§ **SELECTED EXTRACT**:
* BEGIN *
Actually, repetition has always been a major part of the Sparks sound, 
and it's even more prominent on the last couple albums, LIL BEETHOVEN 
in particular.  I swear, if you just played every musical phrase or 
line of lyric on that album once and once only, the whole thing would 
be over in less than 15 minutes.  In a very real way, repetition is 
the entire conceptual point of that album, reaching its culmination in 
the almighty "My Baby's Taking Me Home," which basically consists of 
roughly five minutes of that line repeated over and over again as the 
tune and arrangement expand underneath it.  It's actually quite 
reminiscent of Ravel's Bolero that way.

> I know they were hardly the only band who did that, as '60s and '70s 
> Top 40 radio was heavy laden with songs using that approach, but 
> these days you don't seem to hear it very much.  Today bands will 
> sing a hook line, repeat it once (maybe twice if you're lucky), and 
> you'll almost never hear a refrain with a hook repeating for 30-60 
> seconds or so.  Even some of the catchiest stuff of today just 
> doesn't do that.
>
> I honestly can't think of any current songs off the top of my head 
> that repeat the hook line ad infinitum.  Do people agree it's a lost 
> art?  What songs of today can you think of that do this.
* END *
§ **TASKS TO PERFORM**:
1/ In the Sparks text, which song is described as roughly five minutes of one line repeated while the tune and arrangement expand underneath it?
2/ Please write a continuation of the Sparks text, starting after its final sentence.

§ **DATASET CONTENT**:
* BEGIN *
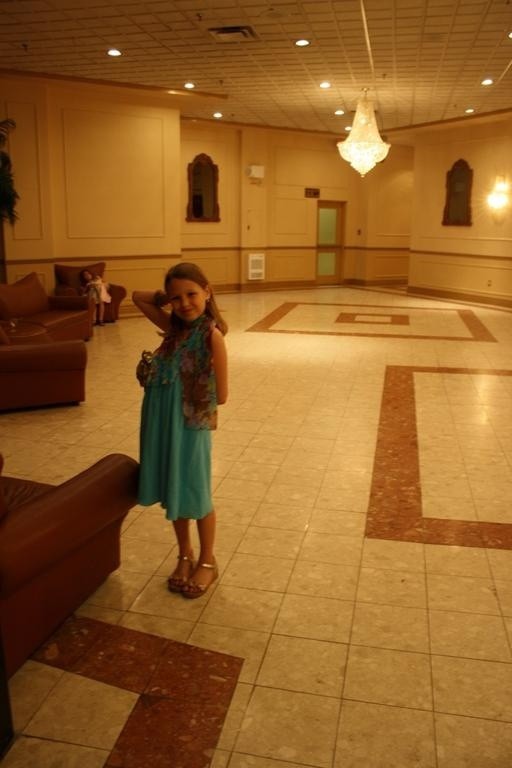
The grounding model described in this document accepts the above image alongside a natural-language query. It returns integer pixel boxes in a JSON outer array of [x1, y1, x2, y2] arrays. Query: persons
[[130, 259, 231, 600], [79, 268, 113, 326]]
* END *
§ **EXPECTED RESPONSES**:
1/ "My Baby's Taking Me Home."

2/
I kind of think that it's a dead art and good riddance.  When done 
well, the effect can be magical.  When done poorly, it's just 
mind-bogglingly dull.  But for every song that does it right (Spanky 
and Our Gang's lovely "Like To Get To Know You," the single version of 
which has a very strange structure that's basically 
chorus-chorus-bridge-chorus-chorus and then a coda that's nearly as 
long as the song itself, with no actual verses at all!), it seems like 
there are at least two that think just repeating a dull melody or 
trite lyric incessantly will somehow make it memorable (the Thompson 
Twins' "Hold Me Now," the final chorus of which must be at least 90 
seconds long, is an all-time worst, and I'm afraid I hate that Toms 
song for the same reason).

To tell the truth, if I see an unknown guitar-pop CD in the bins that 
has the timings on the back cover, I will almost always put it back if 
the songs average over four minutes, because I know that most of those 
songs are going to have two minutes' worth of repeated choruses at the 
end, and they're almost always going to be songs that would be 100% 
better if they were over and out at 2:45.